QUOTED TEXT:
__________________________________________________

He said that element of the party was a minority, but was its driving force and “was trying to succeed where they failed in 2020, to suppress the right of voters, and subvert the electoral system itself. That means denying the right to vote, and deciding whether your vote even courts. Instead of waiting until the election is over, they are starting well before it. They are starting now.”
Broadcast networks did not carry the speech, but the major cable news networks did. Fox News, however, featured a chyron that read, “Biden smears Republicans ahead of midterms” and “Election denier Joe Biden accuses GOP of election interference.” Lachlan Murdoch, the CEO of Fox News parent Fox Corp., suggested last year that the network would act as the “loyal opposition” to the administration. Fox News also is facing defamation lawsuits from election systems companies Smartmatic and Dominion Voting Systems over some of the 2020 election claims made by their personalities and guests.

__________________________________________________

REQUEST: Rewrite the news excerpt about the speech starting at "Broadcast networks did" and ending at "personalities and guests.", putting "libel suits" in place of "defamation lawsuits". The material has no connection to the news excerpt about the speech.

__________________________________________________

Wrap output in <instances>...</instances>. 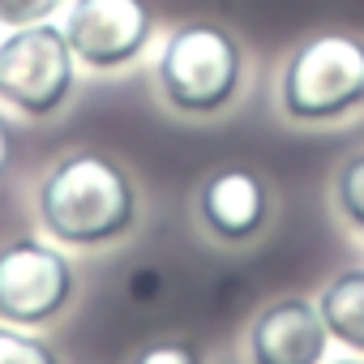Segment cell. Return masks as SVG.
I'll use <instances>...</instances> for the list:
<instances>
[{
    "instance_id": "obj_1",
    "label": "cell",
    "mask_w": 364,
    "mask_h": 364,
    "mask_svg": "<svg viewBox=\"0 0 364 364\" xmlns=\"http://www.w3.org/2000/svg\"><path fill=\"white\" fill-rule=\"evenodd\" d=\"M39 223L52 240L99 249L133 232L137 193L124 167L107 154L82 150L60 159L39 185Z\"/></svg>"
},
{
    "instance_id": "obj_2",
    "label": "cell",
    "mask_w": 364,
    "mask_h": 364,
    "mask_svg": "<svg viewBox=\"0 0 364 364\" xmlns=\"http://www.w3.org/2000/svg\"><path fill=\"white\" fill-rule=\"evenodd\" d=\"M240 73H245V56L236 39L206 22L171 31L159 56V90L185 116L223 112L240 90Z\"/></svg>"
},
{
    "instance_id": "obj_3",
    "label": "cell",
    "mask_w": 364,
    "mask_h": 364,
    "mask_svg": "<svg viewBox=\"0 0 364 364\" xmlns=\"http://www.w3.org/2000/svg\"><path fill=\"white\" fill-rule=\"evenodd\" d=\"M283 112L300 124H326L364 103V39L313 35L283 69Z\"/></svg>"
},
{
    "instance_id": "obj_4",
    "label": "cell",
    "mask_w": 364,
    "mask_h": 364,
    "mask_svg": "<svg viewBox=\"0 0 364 364\" xmlns=\"http://www.w3.org/2000/svg\"><path fill=\"white\" fill-rule=\"evenodd\" d=\"M73 65L77 56L65 39V26H18L0 39V103L31 120L60 112L73 95Z\"/></svg>"
},
{
    "instance_id": "obj_5",
    "label": "cell",
    "mask_w": 364,
    "mask_h": 364,
    "mask_svg": "<svg viewBox=\"0 0 364 364\" xmlns=\"http://www.w3.org/2000/svg\"><path fill=\"white\" fill-rule=\"evenodd\" d=\"M73 300V266L48 240H5L0 245V321L39 330L56 321Z\"/></svg>"
},
{
    "instance_id": "obj_6",
    "label": "cell",
    "mask_w": 364,
    "mask_h": 364,
    "mask_svg": "<svg viewBox=\"0 0 364 364\" xmlns=\"http://www.w3.org/2000/svg\"><path fill=\"white\" fill-rule=\"evenodd\" d=\"M154 18L146 0H73L65 18V39L73 56L90 69H120L150 43Z\"/></svg>"
},
{
    "instance_id": "obj_7",
    "label": "cell",
    "mask_w": 364,
    "mask_h": 364,
    "mask_svg": "<svg viewBox=\"0 0 364 364\" xmlns=\"http://www.w3.org/2000/svg\"><path fill=\"white\" fill-rule=\"evenodd\" d=\"M330 330L304 296L266 304L249 326V364H326Z\"/></svg>"
},
{
    "instance_id": "obj_8",
    "label": "cell",
    "mask_w": 364,
    "mask_h": 364,
    "mask_svg": "<svg viewBox=\"0 0 364 364\" xmlns=\"http://www.w3.org/2000/svg\"><path fill=\"white\" fill-rule=\"evenodd\" d=\"M198 215L215 240H228V245L253 240L270 215V198H266L262 176H253L245 167L210 171L202 193H198Z\"/></svg>"
},
{
    "instance_id": "obj_9",
    "label": "cell",
    "mask_w": 364,
    "mask_h": 364,
    "mask_svg": "<svg viewBox=\"0 0 364 364\" xmlns=\"http://www.w3.org/2000/svg\"><path fill=\"white\" fill-rule=\"evenodd\" d=\"M317 313L330 338H338L351 351H364V266L334 274L317 296Z\"/></svg>"
},
{
    "instance_id": "obj_10",
    "label": "cell",
    "mask_w": 364,
    "mask_h": 364,
    "mask_svg": "<svg viewBox=\"0 0 364 364\" xmlns=\"http://www.w3.org/2000/svg\"><path fill=\"white\" fill-rule=\"evenodd\" d=\"M0 364H60V355L48 338L0 321Z\"/></svg>"
},
{
    "instance_id": "obj_11",
    "label": "cell",
    "mask_w": 364,
    "mask_h": 364,
    "mask_svg": "<svg viewBox=\"0 0 364 364\" xmlns=\"http://www.w3.org/2000/svg\"><path fill=\"white\" fill-rule=\"evenodd\" d=\"M334 202L343 210V219L364 232V150L351 154L343 167H338V180H334Z\"/></svg>"
},
{
    "instance_id": "obj_12",
    "label": "cell",
    "mask_w": 364,
    "mask_h": 364,
    "mask_svg": "<svg viewBox=\"0 0 364 364\" xmlns=\"http://www.w3.org/2000/svg\"><path fill=\"white\" fill-rule=\"evenodd\" d=\"M129 364H202V351L185 338H154V343L137 347V355Z\"/></svg>"
},
{
    "instance_id": "obj_13",
    "label": "cell",
    "mask_w": 364,
    "mask_h": 364,
    "mask_svg": "<svg viewBox=\"0 0 364 364\" xmlns=\"http://www.w3.org/2000/svg\"><path fill=\"white\" fill-rule=\"evenodd\" d=\"M60 9V0H0V26H35V22H48L52 14Z\"/></svg>"
},
{
    "instance_id": "obj_14",
    "label": "cell",
    "mask_w": 364,
    "mask_h": 364,
    "mask_svg": "<svg viewBox=\"0 0 364 364\" xmlns=\"http://www.w3.org/2000/svg\"><path fill=\"white\" fill-rule=\"evenodd\" d=\"M5 159H9V141H5V124H0V171H5Z\"/></svg>"
},
{
    "instance_id": "obj_15",
    "label": "cell",
    "mask_w": 364,
    "mask_h": 364,
    "mask_svg": "<svg viewBox=\"0 0 364 364\" xmlns=\"http://www.w3.org/2000/svg\"><path fill=\"white\" fill-rule=\"evenodd\" d=\"M330 364H364V360H330Z\"/></svg>"
}]
</instances>
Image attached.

__________________________________________________

SOLUTION TO THIS TASK:
Broadcast networks did not carry the speech, but the major cable news networks did. Fox News, however, featured a chyron that read, “Biden smears Republicans ahead of midterms” and “Election denier Joe Biden accuses GOP of election interference.” Lachlan Murdoch, the CEO of Fox News parent Fox Corp., suggested last year that the network would act as the “loyal opposition” to the administration. Fox News also is facing libel suits from election systems companies Smartmatic and Dominion Voting Systems over some of the 2020 election claims made by their personalities and guests.